Legal Malpractice can pop up in any number of situations. Here is a totally unexpected possibility. In a Blog blurb the Construction Attorney Blog talks about this problem:
"Much is being written about the 2007 AIA Documents, which were released in early November. One of the much-discussed differences in these documents is the fact that arbitration is no longer the default dispute resolution mechanism, being replaced by a "check-box" system whereby three options are provided: arbitration, litigation and "other." If none of the boxes is checked, then litigation is the default mechanism, following mandatory mediation.
It was with great interest that I opened the new documents using the AIA’s Electronic Documents software system. I immediately printed out several of the new documents, including various owner-architect agreements and an owner-contractor agreement. At this point, I had not filled in anything. I was, therefore, astonished to find that the "arbitration" box had been checked on all of the documents where that option appeared. Thinking that I had made some type of mistake, I again started a brand new document and made sure not to check anything. Once again, the arbitration choice was checked.

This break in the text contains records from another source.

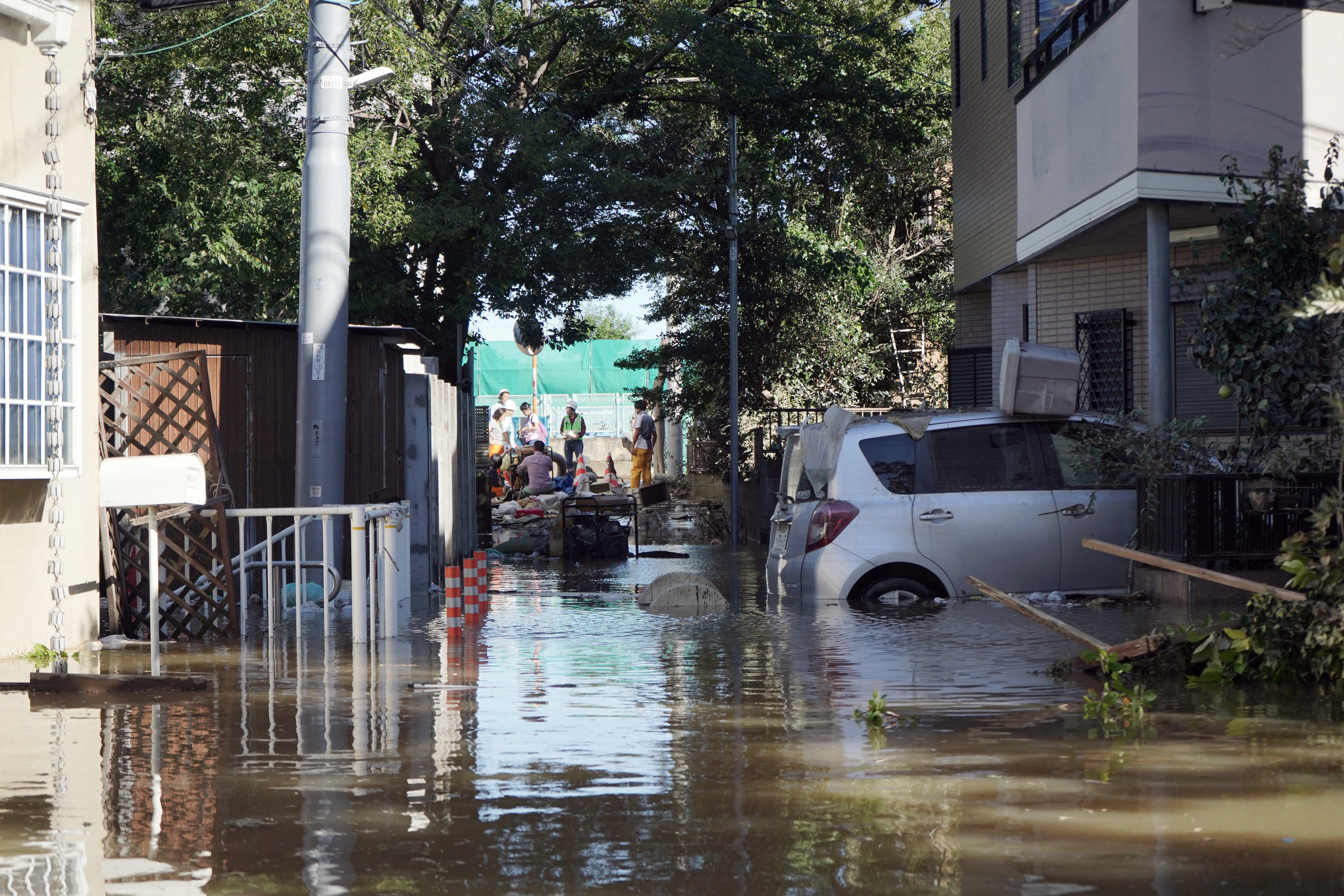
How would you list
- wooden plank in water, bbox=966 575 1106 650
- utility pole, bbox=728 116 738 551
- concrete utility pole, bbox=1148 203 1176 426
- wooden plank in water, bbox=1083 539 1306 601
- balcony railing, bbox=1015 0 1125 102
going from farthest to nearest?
utility pole, bbox=728 116 738 551
balcony railing, bbox=1015 0 1125 102
concrete utility pole, bbox=1148 203 1176 426
wooden plank in water, bbox=966 575 1106 650
wooden plank in water, bbox=1083 539 1306 601

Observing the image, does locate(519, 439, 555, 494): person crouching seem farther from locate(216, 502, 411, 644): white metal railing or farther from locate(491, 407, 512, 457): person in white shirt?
locate(216, 502, 411, 644): white metal railing

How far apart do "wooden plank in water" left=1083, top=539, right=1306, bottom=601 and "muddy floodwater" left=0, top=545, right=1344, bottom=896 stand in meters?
0.55

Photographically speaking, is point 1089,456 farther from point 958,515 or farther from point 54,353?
point 54,353

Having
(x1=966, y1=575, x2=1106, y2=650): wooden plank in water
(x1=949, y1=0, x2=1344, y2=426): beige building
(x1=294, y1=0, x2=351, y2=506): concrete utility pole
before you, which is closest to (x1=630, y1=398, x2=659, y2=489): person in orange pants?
(x1=949, y1=0, x2=1344, y2=426): beige building

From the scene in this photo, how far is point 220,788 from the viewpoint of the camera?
19.2ft

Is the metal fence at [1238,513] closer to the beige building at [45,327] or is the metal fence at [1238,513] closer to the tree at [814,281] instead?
the beige building at [45,327]

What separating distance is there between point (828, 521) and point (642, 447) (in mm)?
18420

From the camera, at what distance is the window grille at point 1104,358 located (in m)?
16.6

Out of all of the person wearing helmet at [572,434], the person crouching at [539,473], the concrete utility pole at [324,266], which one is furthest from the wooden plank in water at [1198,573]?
the person wearing helmet at [572,434]

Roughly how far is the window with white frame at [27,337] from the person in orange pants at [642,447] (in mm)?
18788

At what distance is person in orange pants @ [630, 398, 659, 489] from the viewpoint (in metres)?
29.4

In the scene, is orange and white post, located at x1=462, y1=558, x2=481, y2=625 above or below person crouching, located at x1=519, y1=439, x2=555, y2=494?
below

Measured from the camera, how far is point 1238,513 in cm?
1004

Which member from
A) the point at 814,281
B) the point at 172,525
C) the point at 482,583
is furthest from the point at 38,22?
the point at 814,281
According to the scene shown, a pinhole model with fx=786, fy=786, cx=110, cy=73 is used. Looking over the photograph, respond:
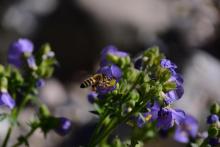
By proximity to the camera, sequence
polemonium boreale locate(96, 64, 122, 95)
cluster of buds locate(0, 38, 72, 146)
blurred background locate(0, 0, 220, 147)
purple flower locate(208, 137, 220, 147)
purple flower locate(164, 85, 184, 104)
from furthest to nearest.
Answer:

However, most users today are using the electronic documents and may not be aware that they actually need to check the litigation box if that is what they intend. If they just read the articles that claim that litigation is the automatic "default," they may not even look at this provision when drafting the documents if they actually want to have litigation as the real default. They may be surprised years later to receive a demand for arbitration. If they are attorneys, they may be open to a claim for legal malpractice if their client insisted on not using arbitration and they relied on the "default" litigation story.